Karick flicked his wrist and Makora’s severed leg was lifted on unseen wings. Another flick, and it soared out of sight, crashing at last into Alzandia.
“And none of it would have been possible without the help of our dear Sansonis here, or TS-01 as we used to affectionately call him. Murdering his parents so he would be found by the Otsukuné, then murdering all of them too! Brilliant, if we may say so. A Kalkic, hated by other humans and losing not only his birth parents, but his entire adoptive race as well. How much grief, how much hatred, lay in his heart, at last manifesting itself as pure Nefairu. Hard work, yes, but a worthwhile investment. Too bad his little sister didn’t have the same will to survive the later phases of Project Nefairu.”
At those words Sansonis fell to his knees next to Ifaut, and tears of rage and sorrow burned in his eyes. His birth parents had been killed because of him, and a sister he had never even known existed had died. An entire race had been slaughtered on his behalf, all to nourish the latent darkness shared by all humans. He had been the one to drag the Otsukuné to the brink of extinction, leaving them poised above the endless abyss. And all he could do was cry for Ifaut, for the Otsukuné, the dead family he would never know, the world he had now doomed.

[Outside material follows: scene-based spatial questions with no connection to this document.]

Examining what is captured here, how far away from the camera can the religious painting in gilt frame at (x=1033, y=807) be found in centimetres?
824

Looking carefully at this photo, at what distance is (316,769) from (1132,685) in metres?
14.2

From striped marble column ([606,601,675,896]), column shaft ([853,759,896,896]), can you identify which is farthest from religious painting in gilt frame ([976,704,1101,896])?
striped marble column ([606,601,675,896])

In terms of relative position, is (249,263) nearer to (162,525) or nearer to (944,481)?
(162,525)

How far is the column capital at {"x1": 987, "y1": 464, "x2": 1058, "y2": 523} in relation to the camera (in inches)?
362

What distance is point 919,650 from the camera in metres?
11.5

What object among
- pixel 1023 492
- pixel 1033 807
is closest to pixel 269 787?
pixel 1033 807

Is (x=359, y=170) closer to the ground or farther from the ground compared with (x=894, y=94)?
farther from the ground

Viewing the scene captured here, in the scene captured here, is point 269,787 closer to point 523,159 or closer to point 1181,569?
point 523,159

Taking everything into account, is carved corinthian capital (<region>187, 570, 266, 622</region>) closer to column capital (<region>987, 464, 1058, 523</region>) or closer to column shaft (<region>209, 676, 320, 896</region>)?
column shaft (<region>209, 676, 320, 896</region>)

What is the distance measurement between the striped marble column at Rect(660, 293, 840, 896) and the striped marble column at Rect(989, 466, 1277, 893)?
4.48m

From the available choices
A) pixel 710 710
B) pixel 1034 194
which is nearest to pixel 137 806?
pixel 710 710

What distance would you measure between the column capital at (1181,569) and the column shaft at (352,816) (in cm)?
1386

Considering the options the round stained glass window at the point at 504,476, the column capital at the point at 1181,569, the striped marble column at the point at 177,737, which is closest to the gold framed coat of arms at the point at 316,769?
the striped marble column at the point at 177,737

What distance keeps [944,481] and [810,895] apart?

“Chin up, my boy.” Sansonis raised his head to see, through his tears, that Karick had jumped down to join him and that his friends had been hurled some distance away. He didn’t even resist when an invisible force clamped about his neck and hauled him upright and off the ground.
‘Good, let me die for what I’ve done,’ he thought as his vision darkened and he choked on the invisible hand tightening about his neck. The same power he had used to harm and kill others was now turned against him. How fitting.
Kalkic… he thought he heard a voice rumble from the depths of his mind. Mustela’s Fang. Use it. Only a fallen star may pierce the blackest night.
‘I don’t know what you mean,’ he thought, thoroughly tired of all the voices that had already inhabited his head and not wanting another.
The spear in my neck.
He turned, his fading vision alighting on the wooden spear centimeters from his hand. A new surge of strength arose inside him. “I’ve caused terrible things,” he choked aloud as his fingers closed about the spear’s shaft. “Leaving Ifaut alone won’t be one!”
In one swift movement he pulled the spear from Makora’s neck and swept it upwards before him. A yell of pain arose from Karick and the grip on his throat vanished. He fell to the ground, gasping for breath and still clutching the spear Makora had called Mustela’s Fang.
There was a clang as the helmet Karick had been wearing hit the ground, knocked off by Sansonis’s attack.
“No,” Sansonis said as strength slowly returned to his limbs and he gulped down stale air that now tasted of death and night. “Impossible.”
“No, more than possible,” came the reply from behind a now-visible smirk. “You know all too well that we Kalkics have a certain… affinity… for Nefairu.”